L'on a voulu attendre plus longtemps parce que l'on pensait que les circonstances seraient meilleures plus tard ; mais la question n'est pas de savoir si le gouvernement a eu recours à une combinaison plus ou moins-heureuse pour éviter une perte au trésor, la véritable question est de savoir s'il n'y avait, en réalité, aucun moyen d'éviter que nos nationaux ne perdissent à l'échange des pièces de 10 florins ; or, cette question n'est nullement traitée dans les notes remises à la commission spéciale.

Je crois, messieurs, pouvoir tirer de ces observations la conséquence qu'en arrêtant la fabrication des pièces de 25 et de 10 francs, en ajournant à une loi future la démonétisation des pièces de 25 et de 10 fr. frappées dans ce pays, et en subordonnant pour la monnaie décimale d'or française l'action du gouvernement belge taux mesures qui seraient prises en France, nous faisons tout ce que la position actuelle commande en ne compromettant aucun intérêt.

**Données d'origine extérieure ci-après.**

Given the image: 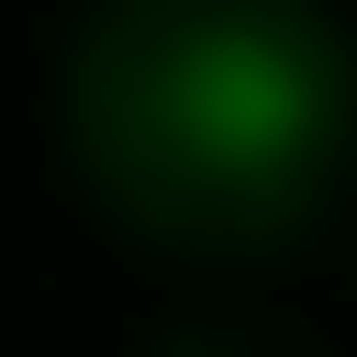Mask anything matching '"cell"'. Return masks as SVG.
Instances as JSON below:
<instances>
[{"instance_id":"obj_1","label":"cell","mask_w":357,"mask_h":357,"mask_svg":"<svg viewBox=\"0 0 357 357\" xmlns=\"http://www.w3.org/2000/svg\"><path fill=\"white\" fill-rule=\"evenodd\" d=\"M165 137L220 178H289L330 137V69L289 28H192L165 55Z\"/></svg>"}]
</instances>
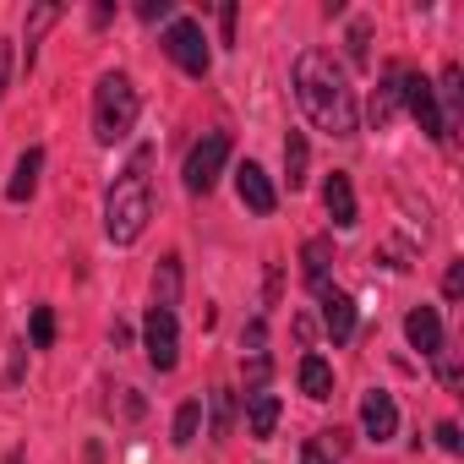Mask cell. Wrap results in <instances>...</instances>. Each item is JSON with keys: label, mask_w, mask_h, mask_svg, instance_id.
I'll use <instances>...</instances> for the list:
<instances>
[{"label": "cell", "mask_w": 464, "mask_h": 464, "mask_svg": "<svg viewBox=\"0 0 464 464\" xmlns=\"http://www.w3.org/2000/svg\"><path fill=\"white\" fill-rule=\"evenodd\" d=\"M142 350H148L153 372H175L180 366V323H175L169 306H148V317H142Z\"/></svg>", "instance_id": "obj_6"}, {"label": "cell", "mask_w": 464, "mask_h": 464, "mask_svg": "<svg viewBox=\"0 0 464 464\" xmlns=\"http://www.w3.org/2000/svg\"><path fill=\"white\" fill-rule=\"evenodd\" d=\"M6 82H12V44H0V93H6Z\"/></svg>", "instance_id": "obj_31"}, {"label": "cell", "mask_w": 464, "mask_h": 464, "mask_svg": "<svg viewBox=\"0 0 464 464\" xmlns=\"http://www.w3.org/2000/svg\"><path fill=\"white\" fill-rule=\"evenodd\" d=\"M393 110H399V66H388V72H382V82H377V93H372L366 115H372V126L382 131V126L393 121Z\"/></svg>", "instance_id": "obj_17"}, {"label": "cell", "mask_w": 464, "mask_h": 464, "mask_svg": "<svg viewBox=\"0 0 464 464\" xmlns=\"http://www.w3.org/2000/svg\"><path fill=\"white\" fill-rule=\"evenodd\" d=\"M175 301H180V257L169 252V257H159V274H153V306L175 312Z\"/></svg>", "instance_id": "obj_21"}, {"label": "cell", "mask_w": 464, "mask_h": 464, "mask_svg": "<svg viewBox=\"0 0 464 464\" xmlns=\"http://www.w3.org/2000/svg\"><path fill=\"white\" fill-rule=\"evenodd\" d=\"M137 110H142V93L126 72H104L99 88H93V142L99 148H115L131 137L137 126Z\"/></svg>", "instance_id": "obj_3"}, {"label": "cell", "mask_w": 464, "mask_h": 464, "mask_svg": "<svg viewBox=\"0 0 464 464\" xmlns=\"http://www.w3.org/2000/svg\"><path fill=\"white\" fill-rule=\"evenodd\" d=\"M361 431H366L372 442H393V437H399V404H393L388 388H372V393L361 399Z\"/></svg>", "instance_id": "obj_9"}, {"label": "cell", "mask_w": 464, "mask_h": 464, "mask_svg": "<svg viewBox=\"0 0 464 464\" xmlns=\"http://www.w3.org/2000/svg\"><path fill=\"white\" fill-rule=\"evenodd\" d=\"M355 323H361V312H355V295L350 290H323V334L334 339V344H350L355 339Z\"/></svg>", "instance_id": "obj_10"}, {"label": "cell", "mask_w": 464, "mask_h": 464, "mask_svg": "<svg viewBox=\"0 0 464 464\" xmlns=\"http://www.w3.org/2000/svg\"><path fill=\"white\" fill-rule=\"evenodd\" d=\"M437 448H442V453H459V448H464V437H459V426H453V420H442V426H437Z\"/></svg>", "instance_id": "obj_27"}, {"label": "cell", "mask_w": 464, "mask_h": 464, "mask_svg": "<svg viewBox=\"0 0 464 464\" xmlns=\"http://www.w3.org/2000/svg\"><path fill=\"white\" fill-rule=\"evenodd\" d=\"M236 197H241L246 213H274V208H279V186H274V175H268L263 164H252V159L236 169Z\"/></svg>", "instance_id": "obj_8"}, {"label": "cell", "mask_w": 464, "mask_h": 464, "mask_svg": "<svg viewBox=\"0 0 464 464\" xmlns=\"http://www.w3.org/2000/svg\"><path fill=\"white\" fill-rule=\"evenodd\" d=\"M39 169H44V148H28V153L17 159L12 180H6V202H28V197L39 191Z\"/></svg>", "instance_id": "obj_15"}, {"label": "cell", "mask_w": 464, "mask_h": 464, "mask_svg": "<svg viewBox=\"0 0 464 464\" xmlns=\"http://www.w3.org/2000/svg\"><path fill=\"white\" fill-rule=\"evenodd\" d=\"M366 39H372V23L361 17V23L350 28V61H355V66H366V61H372V50H366Z\"/></svg>", "instance_id": "obj_25"}, {"label": "cell", "mask_w": 464, "mask_h": 464, "mask_svg": "<svg viewBox=\"0 0 464 464\" xmlns=\"http://www.w3.org/2000/svg\"><path fill=\"white\" fill-rule=\"evenodd\" d=\"M55 23H61V6H34V12H28V34H23V39H28V44H23V66H28V72H34V61H39V39H44Z\"/></svg>", "instance_id": "obj_19"}, {"label": "cell", "mask_w": 464, "mask_h": 464, "mask_svg": "<svg viewBox=\"0 0 464 464\" xmlns=\"http://www.w3.org/2000/svg\"><path fill=\"white\" fill-rule=\"evenodd\" d=\"M229 426H236V393H229V388H213V393H208V431H213V442H224Z\"/></svg>", "instance_id": "obj_20"}, {"label": "cell", "mask_w": 464, "mask_h": 464, "mask_svg": "<svg viewBox=\"0 0 464 464\" xmlns=\"http://www.w3.org/2000/svg\"><path fill=\"white\" fill-rule=\"evenodd\" d=\"M459 82H464V72H459V66H448V72H442V82L431 88V93L442 99V104H437V115H442V137H453V131H459V121H464V88H459Z\"/></svg>", "instance_id": "obj_13"}, {"label": "cell", "mask_w": 464, "mask_h": 464, "mask_svg": "<svg viewBox=\"0 0 464 464\" xmlns=\"http://www.w3.org/2000/svg\"><path fill=\"white\" fill-rule=\"evenodd\" d=\"M28 344H34V350H50V344H55V312H50V306H34V317H28Z\"/></svg>", "instance_id": "obj_24"}, {"label": "cell", "mask_w": 464, "mask_h": 464, "mask_svg": "<svg viewBox=\"0 0 464 464\" xmlns=\"http://www.w3.org/2000/svg\"><path fill=\"white\" fill-rule=\"evenodd\" d=\"M399 104L415 115V126H420L431 142H448V137H442V115H437V93H431V77H420V72L399 66Z\"/></svg>", "instance_id": "obj_7"}, {"label": "cell", "mask_w": 464, "mask_h": 464, "mask_svg": "<svg viewBox=\"0 0 464 464\" xmlns=\"http://www.w3.org/2000/svg\"><path fill=\"white\" fill-rule=\"evenodd\" d=\"M295 377H301V393H306V399H328V393H334V366H328L323 355H301Z\"/></svg>", "instance_id": "obj_18"}, {"label": "cell", "mask_w": 464, "mask_h": 464, "mask_svg": "<svg viewBox=\"0 0 464 464\" xmlns=\"http://www.w3.org/2000/svg\"><path fill=\"white\" fill-rule=\"evenodd\" d=\"M301 464H339V459H334V453L323 448V437H312V442L301 448Z\"/></svg>", "instance_id": "obj_28"}, {"label": "cell", "mask_w": 464, "mask_h": 464, "mask_svg": "<svg viewBox=\"0 0 464 464\" xmlns=\"http://www.w3.org/2000/svg\"><path fill=\"white\" fill-rule=\"evenodd\" d=\"M148 164H153V148L142 142V148L131 153V164H126V169L110 180V191H104V236H110L115 246H137L142 229H148V218H153Z\"/></svg>", "instance_id": "obj_2"}, {"label": "cell", "mask_w": 464, "mask_h": 464, "mask_svg": "<svg viewBox=\"0 0 464 464\" xmlns=\"http://www.w3.org/2000/svg\"><path fill=\"white\" fill-rule=\"evenodd\" d=\"M295 99H301V110L312 115L317 131H328V137H355L361 131L355 88H350L344 66L328 50H301L295 55Z\"/></svg>", "instance_id": "obj_1"}, {"label": "cell", "mask_w": 464, "mask_h": 464, "mask_svg": "<svg viewBox=\"0 0 464 464\" xmlns=\"http://www.w3.org/2000/svg\"><path fill=\"white\" fill-rule=\"evenodd\" d=\"M218 28H224V44H236V6L218 12Z\"/></svg>", "instance_id": "obj_30"}, {"label": "cell", "mask_w": 464, "mask_h": 464, "mask_svg": "<svg viewBox=\"0 0 464 464\" xmlns=\"http://www.w3.org/2000/svg\"><path fill=\"white\" fill-rule=\"evenodd\" d=\"M137 17H142V23H159V17H169V0H142V6H137Z\"/></svg>", "instance_id": "obj_29"}, {"label": "cell", "mask_w": 464, "mask_h": 464, "mask_svg": "<svg viewBox=\"0 0 464 464\" xmlns=\"http://www.w3.org/2000/svg\"><path fill=\"white\" fill-rule=\"evenodd\" d=\"M197 426H202V399H186L175 410V448H191L197 442Z\"/></svg>", "instance_id": "obj_23"}, {"label": "cell", "mask_w": 464, "mask_h": 464, "mask_svg": "<svg viewBox=\"0 0 464 464\" xmlns=\"http://www.w3.org/2000/svg\"><path fill=\"white\" fill-rule=\"evenodd\" d=\"M328 268H334V236H312L306 246H301V274H306V285L323 295L328 290Z\"/></svg>", "instance_id": "obj_14"}, {"label": "cell", "mask_w": 464, "mask_h": 464, "mask_svg": "<svg viewBox=\"0 0 464 464\" xmlns=\"http://www.w3.org/2000/svg\"><path fill=\"white\" fill-rule=\"evenodd\" d=\"M274 426H279V393H246V431L263 442V437H274Z\"/></svg>", "instance_id": "obj_16"}, {"label": "cell", "mask_w": 464, "mask_h": 464, "mask_svg": "<svg viewBox=\"0 0 464 464\" xmlns=\"http://www.w3.org/2000/svg\"><path fill=\"white\" fill-rule=\"evenodd\" d=\"M404 339H410V350H420L426 361H437L442 355V317H437V306H410Z\"/></svg>", "instance_id": "obj_11"}, {"label": "cell", "mask_w": 464, "mask_h": 464, "mask_svg": "<svg viewBox=\"0 0 464 464\" xmlns=\"http://www.w3.org/2000/svg\"><path fill=\"white\" fill-rule=\"evenodd\" d=\"M442 295H448V301H459V295H464V263H459V257H453V263H448V274H442Z\"/></svg>", "instance_id": "obj_26"}, {"label": "cell", "mask_w": 464, "mask_h": 464, "mask_svg": "<svg viewBox=\"0 0 464 464\" xmlns=\"http://www.w3.org/2000/svg\"><path fill=\"white\" fill-rule=\"evenodd\" d=\"M306 164H312V148H306L301 131H290V137H285V180H290V191L306 186Z\"/></svg>", "instance_id": "obj_22"}, {"label": "cell", "mask_w": 464, "mask_h": 464, "mask_svg": "<svg viewBox=\"0 0 464 464\" xmlns=\"http://www.w3.org/2000/svg\"><path fill=\"white\" fill-rule=\"evenodd\" d=\"M164 55L186 72V77H208L213 72V50H208V34L197 17H169L164 28Z\"/></svg>", "instance_id": "obj_5"}, {"label": "cell", "mask_w": 464, "mask_h": 464, "mask_svg": "<svg viewBox=\"0 0 464 464\" xmlns=\"http://www.w3.org/2000/svg\"><path fill=\"white\" fill-rule=\"evenodd\" d=\"M323 208H328V218H334L339 229H350V224L361 218V208H355V180H350V169H334V175L323 180Z\"/></svg>", "instance_id": "obj_12"}, {"label": "cell", "mask_w": 464, "mask_h": 464, "mask_svg": "<svg viewBox=\"0 0 464 464\" xmlns=\"http://www.w3.org/2000/svg\"><path fill=\"white\" fill-rule=\"evenodd\" d=\"M224 164H229V131H202V137L191 142V153H186V169H180L186 191H191V197H208V191L218 186Z\"/></svg>", "instance_id": "obj_4"}]
</instances>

(page 386) M. le ministre des finances (M. Frère-Orban). - Messieurs, nous n'avons pas, je pense, à nous livrer à de bien longues discussions ou à de pénibles recherches afin de connaître quelle est la quantité de métaux précieux qui existe dans le monde, pour essayer de déterminer les causes qui amènent la perturbation dont nous sommes les témoins ; il doit suffire à un gouvernement et à des chambres législatives de se trouver en présence du fait grave, extraordinaire, exceptionnel qui se présente ; il doit suffire qu'un danger soit probable, sinon certain, pour que l'on soit amené à poser la question de savoir s'il faut aviser.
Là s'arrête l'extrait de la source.